Have you ever scrolled through your social media feed and been completely envious of someone else’s creative project? Or do you have a friend who just seems to whip up awesome crafted pieces every other day?
I’m Georgi from A Splash of Colour and each fortnight on TLC Interiors, I’ll show you how to create projects to add a bit of pizzazz to your home (I’m talking pizzazz that will knock the socks off your friends and rellies!)
How to make your own Wool Wall Hanging
I love creating pieces that make a statement and a relatively easy way to make a large visual impact is to keep your design simple and incorporate a mix of colour and textured materials.
Wall Hangings are a fantastic, easy way to achieve such a look.
What You’ll Need
- Balls of wool – as many or as few as you like, however for this tutorial I’ve chosen five
- A stick or length of dowel, approximately 1cm in diameter, suitable to fit the space for your finished wall hanging.
- Tape measure
- Hand saw/secateurs
Source the stick or dowel and wool, in the colours of your choice. Dowel can be purchased in various lengths and thicknesses from the hardware store. Craft stores usually have a good selection of coloured and textured wools or try op shops for vintage or interesting wool others may have donated.
Using the hand saw or secateurs, cut the stick or dowel to size and remove any branches from the stick. Give the stick a light sand to smooth out the surface and get rid of any nobbly bits.

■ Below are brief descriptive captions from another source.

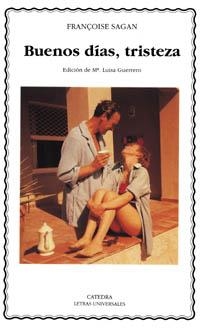 BUENOS DIAS, TRISTEZA | 9788437614045 | SAGAN, FRANÇOISE | Llibreria L'Odissea - Libreria Online de Vilafranca del Penedès - Comprar libros
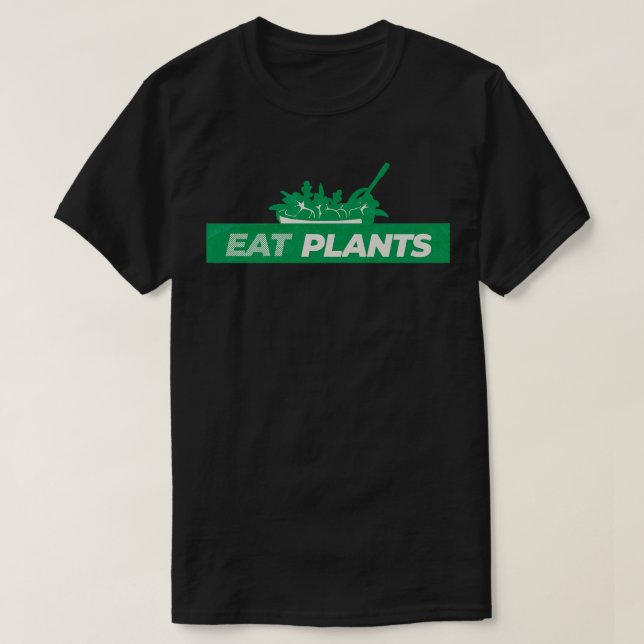 Vegan Eat Plants Funny Vegan T Shirt (Design framsida)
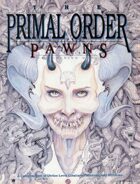 The Primal Order: Pawns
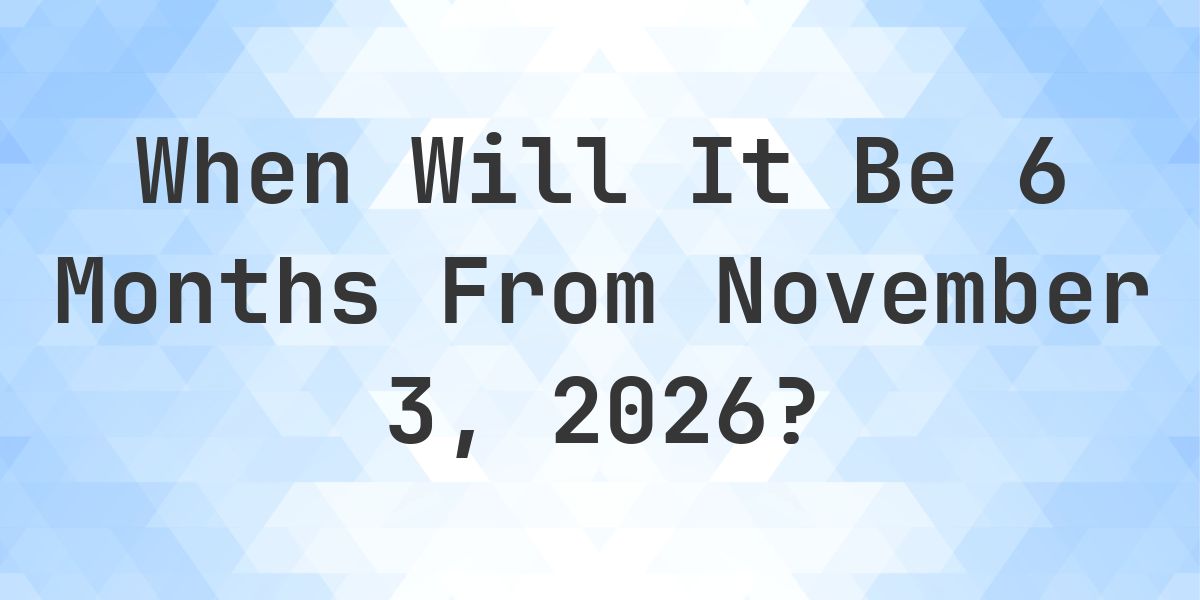 What is 6 Months From November 3, 2026? - Calculatio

Measure and cut, using your scissors, 140cm lengths of wool and fold them in half. Cut as many lengths from each ball of wool as you would like. Vary the number of lengths you cut from each ball of wool to create different sized blocks of colour on your hanging.
Start building your first block of colour at one end of the stick. Place the looped end of one length of wool under the stick and position it so an inch of the loop sits above the stick. Take the two loose ends of the wool and feed them over the front of the stick, through the loop that sits above the stick. Pull the two ends firmly, so the loop closes around the stick tightly.
Continue this process for all lengths of wool, grouping the individual strands together to create a block of colour.
The bottom of the hanging can either be left unaltered or finished by trimming the ends of the wool, with scissors, into your desired shape or angle. For this tutorial, I followed the shape that had naturally occurred from looping the wool and created a triangle finish, with the point of the angle just off the centre of my wall hanging.